The History of Oakland College


The Southwest Mississippi Center for Culture and Learning held The History of Oakland College event on Tuesday, January 28th in the J.D. Boyd Library. The event explained the history of what was then Oakland College, but as many know it today as being Alcorn State University (ASU). The foundation of ASU was carved by Oakland College with its’ historic buildings, some of which are still standing and the religious base that is still apart of the Institution.

Rev. Michael Herrin of First Presbyterian Church in Port Gibson, Mississippi was the keynote speaker. His presentation was filled with enthusiasm and surprising facts about the timeline of Oakland College.

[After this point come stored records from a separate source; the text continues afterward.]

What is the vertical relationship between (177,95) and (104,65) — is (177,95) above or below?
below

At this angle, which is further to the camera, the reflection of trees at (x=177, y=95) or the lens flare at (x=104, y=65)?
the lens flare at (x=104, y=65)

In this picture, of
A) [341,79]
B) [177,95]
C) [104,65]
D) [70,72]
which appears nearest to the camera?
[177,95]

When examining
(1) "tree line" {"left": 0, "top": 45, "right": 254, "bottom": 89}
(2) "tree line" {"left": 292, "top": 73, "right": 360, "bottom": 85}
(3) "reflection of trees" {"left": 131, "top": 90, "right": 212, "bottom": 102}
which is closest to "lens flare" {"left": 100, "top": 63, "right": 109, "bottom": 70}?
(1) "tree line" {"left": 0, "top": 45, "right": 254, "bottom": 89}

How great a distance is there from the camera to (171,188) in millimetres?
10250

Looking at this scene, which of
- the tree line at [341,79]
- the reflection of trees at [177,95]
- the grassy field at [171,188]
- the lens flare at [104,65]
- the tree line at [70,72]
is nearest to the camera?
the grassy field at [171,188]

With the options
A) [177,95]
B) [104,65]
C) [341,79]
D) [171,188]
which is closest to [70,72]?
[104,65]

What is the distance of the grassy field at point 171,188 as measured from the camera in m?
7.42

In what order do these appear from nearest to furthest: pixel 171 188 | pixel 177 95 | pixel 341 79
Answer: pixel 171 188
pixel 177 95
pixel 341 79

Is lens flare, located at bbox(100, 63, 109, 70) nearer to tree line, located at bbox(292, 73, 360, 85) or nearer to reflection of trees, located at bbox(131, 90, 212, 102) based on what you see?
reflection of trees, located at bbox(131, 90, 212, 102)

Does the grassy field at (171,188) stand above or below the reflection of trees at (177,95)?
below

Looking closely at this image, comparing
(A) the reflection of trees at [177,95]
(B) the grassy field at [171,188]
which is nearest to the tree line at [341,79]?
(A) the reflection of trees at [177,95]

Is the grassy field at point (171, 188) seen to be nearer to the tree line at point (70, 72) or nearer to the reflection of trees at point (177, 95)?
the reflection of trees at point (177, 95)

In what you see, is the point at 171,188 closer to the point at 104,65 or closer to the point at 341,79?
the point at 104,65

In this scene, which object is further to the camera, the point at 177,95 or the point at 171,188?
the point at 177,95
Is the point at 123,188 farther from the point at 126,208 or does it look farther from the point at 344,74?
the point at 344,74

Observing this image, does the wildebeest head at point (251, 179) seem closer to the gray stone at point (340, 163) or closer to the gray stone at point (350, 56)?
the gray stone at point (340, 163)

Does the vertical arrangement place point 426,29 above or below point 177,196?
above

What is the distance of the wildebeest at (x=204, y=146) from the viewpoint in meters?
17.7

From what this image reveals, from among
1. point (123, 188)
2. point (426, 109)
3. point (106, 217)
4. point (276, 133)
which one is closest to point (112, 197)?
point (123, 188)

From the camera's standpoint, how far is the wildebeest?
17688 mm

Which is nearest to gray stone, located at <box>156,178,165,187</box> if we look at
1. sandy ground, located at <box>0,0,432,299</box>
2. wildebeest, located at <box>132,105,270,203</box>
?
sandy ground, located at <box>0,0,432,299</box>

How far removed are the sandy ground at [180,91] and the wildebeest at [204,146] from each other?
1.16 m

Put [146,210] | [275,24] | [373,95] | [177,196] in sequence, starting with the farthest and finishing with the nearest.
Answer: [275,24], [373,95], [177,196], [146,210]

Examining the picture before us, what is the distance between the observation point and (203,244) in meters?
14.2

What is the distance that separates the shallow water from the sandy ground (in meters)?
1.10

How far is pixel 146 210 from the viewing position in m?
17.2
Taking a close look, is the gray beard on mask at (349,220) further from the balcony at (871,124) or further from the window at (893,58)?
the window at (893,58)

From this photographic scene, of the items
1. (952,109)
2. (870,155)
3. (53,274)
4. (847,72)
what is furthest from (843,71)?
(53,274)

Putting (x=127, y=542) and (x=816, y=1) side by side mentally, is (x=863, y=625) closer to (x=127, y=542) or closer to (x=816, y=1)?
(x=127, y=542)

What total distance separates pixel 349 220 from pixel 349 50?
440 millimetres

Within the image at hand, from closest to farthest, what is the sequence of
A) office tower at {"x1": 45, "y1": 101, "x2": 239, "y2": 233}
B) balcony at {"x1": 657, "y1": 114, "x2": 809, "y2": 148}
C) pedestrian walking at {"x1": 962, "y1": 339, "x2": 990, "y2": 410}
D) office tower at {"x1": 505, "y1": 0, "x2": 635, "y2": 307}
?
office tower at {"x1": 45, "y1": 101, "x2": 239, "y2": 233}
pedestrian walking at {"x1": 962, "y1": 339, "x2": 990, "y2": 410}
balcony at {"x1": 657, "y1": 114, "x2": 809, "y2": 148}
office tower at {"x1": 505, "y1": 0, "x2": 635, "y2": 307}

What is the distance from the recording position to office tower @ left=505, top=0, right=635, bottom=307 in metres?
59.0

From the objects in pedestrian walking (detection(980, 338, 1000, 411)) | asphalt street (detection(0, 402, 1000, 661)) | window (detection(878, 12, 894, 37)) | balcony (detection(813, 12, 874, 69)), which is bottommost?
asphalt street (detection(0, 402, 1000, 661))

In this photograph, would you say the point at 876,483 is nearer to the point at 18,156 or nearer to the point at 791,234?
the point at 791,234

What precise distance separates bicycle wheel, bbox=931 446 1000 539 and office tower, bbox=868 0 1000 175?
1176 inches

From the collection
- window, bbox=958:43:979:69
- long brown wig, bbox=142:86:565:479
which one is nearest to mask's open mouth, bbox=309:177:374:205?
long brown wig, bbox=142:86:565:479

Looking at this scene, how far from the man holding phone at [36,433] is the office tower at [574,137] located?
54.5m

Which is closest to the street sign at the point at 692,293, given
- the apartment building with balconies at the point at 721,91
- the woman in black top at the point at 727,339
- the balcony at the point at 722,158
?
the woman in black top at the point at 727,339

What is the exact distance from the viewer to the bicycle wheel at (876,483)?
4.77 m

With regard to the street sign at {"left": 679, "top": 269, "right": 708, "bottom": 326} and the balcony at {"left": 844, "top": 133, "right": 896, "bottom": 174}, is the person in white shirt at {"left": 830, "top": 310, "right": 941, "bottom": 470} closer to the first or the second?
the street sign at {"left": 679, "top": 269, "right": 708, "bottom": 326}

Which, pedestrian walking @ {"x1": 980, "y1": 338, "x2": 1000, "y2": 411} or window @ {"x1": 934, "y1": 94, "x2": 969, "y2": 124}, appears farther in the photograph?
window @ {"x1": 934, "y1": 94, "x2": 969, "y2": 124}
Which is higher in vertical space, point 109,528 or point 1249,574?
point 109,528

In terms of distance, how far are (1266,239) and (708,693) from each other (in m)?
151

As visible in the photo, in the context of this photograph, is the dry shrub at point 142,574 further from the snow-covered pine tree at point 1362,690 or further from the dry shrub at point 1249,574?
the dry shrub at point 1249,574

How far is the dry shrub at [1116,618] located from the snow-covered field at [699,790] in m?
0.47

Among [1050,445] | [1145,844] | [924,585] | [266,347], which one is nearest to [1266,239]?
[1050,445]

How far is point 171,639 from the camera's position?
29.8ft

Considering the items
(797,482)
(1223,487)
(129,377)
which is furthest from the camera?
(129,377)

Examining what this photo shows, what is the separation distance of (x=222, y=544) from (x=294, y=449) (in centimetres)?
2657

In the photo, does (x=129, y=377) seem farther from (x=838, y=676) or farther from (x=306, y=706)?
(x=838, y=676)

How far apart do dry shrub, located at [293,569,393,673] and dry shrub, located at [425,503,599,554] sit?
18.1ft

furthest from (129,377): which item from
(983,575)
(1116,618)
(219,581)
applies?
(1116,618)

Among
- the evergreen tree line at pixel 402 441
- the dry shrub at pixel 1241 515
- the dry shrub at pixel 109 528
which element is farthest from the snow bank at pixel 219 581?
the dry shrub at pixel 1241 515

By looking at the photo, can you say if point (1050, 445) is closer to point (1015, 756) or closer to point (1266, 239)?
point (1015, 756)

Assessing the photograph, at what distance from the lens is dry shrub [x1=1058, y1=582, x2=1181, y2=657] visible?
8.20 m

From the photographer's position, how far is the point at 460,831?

In 1829, the Prebyterians met in Baton Rouge, Louisiana to discuss the difficulty of how they would train their youth into the Christian faith. In January of 1830, Chairman Benjamin Chase, found that it was necessary that if they wanted the youth to be raised in the Christian faith then there would have to be a school that would follow their beliefs and accounts. Chairman Chase stated that, “We need an institution of learning now, within our bounds, which when complete shall embrace the usual branches of science and literature taught within the colleges of our country with a preparatory English and a Theological professorship or seminary.” It was decided that the college be established in Claiborne County near the Bethel Prebysterian Church. The school initially opened on May 14, 1830. Later that Summer, $12,000 was given by various donors to help with the construction of several buildings and grounds. Robert Cockren gave 250 acres to form the campus. In December, the school was formally chartered and on January 4th the school moved to what is now Alcorn State. The abundant Oak trees that were present on the ground, gave the Institution its’ name, Oakland College, in 1832.

Oakland College hit an economic plague in the late 1830s. The school was unable to pay any of its’ faculty for three years which led to the Senate taking ownership of the Institution. Not only did the college have a financial downfall but the plague seemed to take over the campus. Not long after, Dr. Jeremiah Chamberlin, founder of Oakland College, was murdered in the hall of his home. This home can still be seen on campus today.

In 1851, the second president took over the college, Robert Leviston Stanton. During Stanton’s duration, Rev. J.R. Hunchingson wrote a description of the college in 1852 stating that, “The college has thirty cottages for students, housing for the president and professors, two halls for the literary society, and a college library with 4,000 volumes, and a main college of brick,” which is the chapel that still stands today. Stanton delivered his farewell address in 1854. He delivered his opinion on what he thought should be changed about the school before he left. One of his problems was accommodations for students and because of it ASU has two historic dormitories on campus today, one being the Honors dorm and the other being Global Programs. After Stanton’s departure the Institution recovered from its’ financial deficit. Funds were raised for five years for the support of the presidency and the tuition fees were to pay the faculty.

In 1861 war broke out, which reduced the number of students to only 22 being left on the roll. The college closed and would not open again until the war ended.

In 1865, the college reopened under the leadership of Reverend Dr. Joseph Calvin, with one Assistant Professor and one student. By the end of 1866, forty students had enrolled and ten had graduated with a Bachelor’s degree. The faculty was impressive with many influential religious professors. The advancement of Oakland College was destined to happen but yet again the college plague befell the campus. Dr. Calvin fell ill and within a week’s time his sickness caused his death at 37-years-old. He died February 17, 1867.

After the death of Dr. Calvin, Oakland College was taken over by George Wilderbush but the college was not able to recover. On June 29, 1871 Wilderbush resigned and returned the college to the Board of Trustees.

On December 8, 1871 the state of Mississippi purchased the grounds for $40,000 and Oakland College became Alcorn University, named after James Lusk Alcorn, a Republican governor and United States Senator of Mississippi.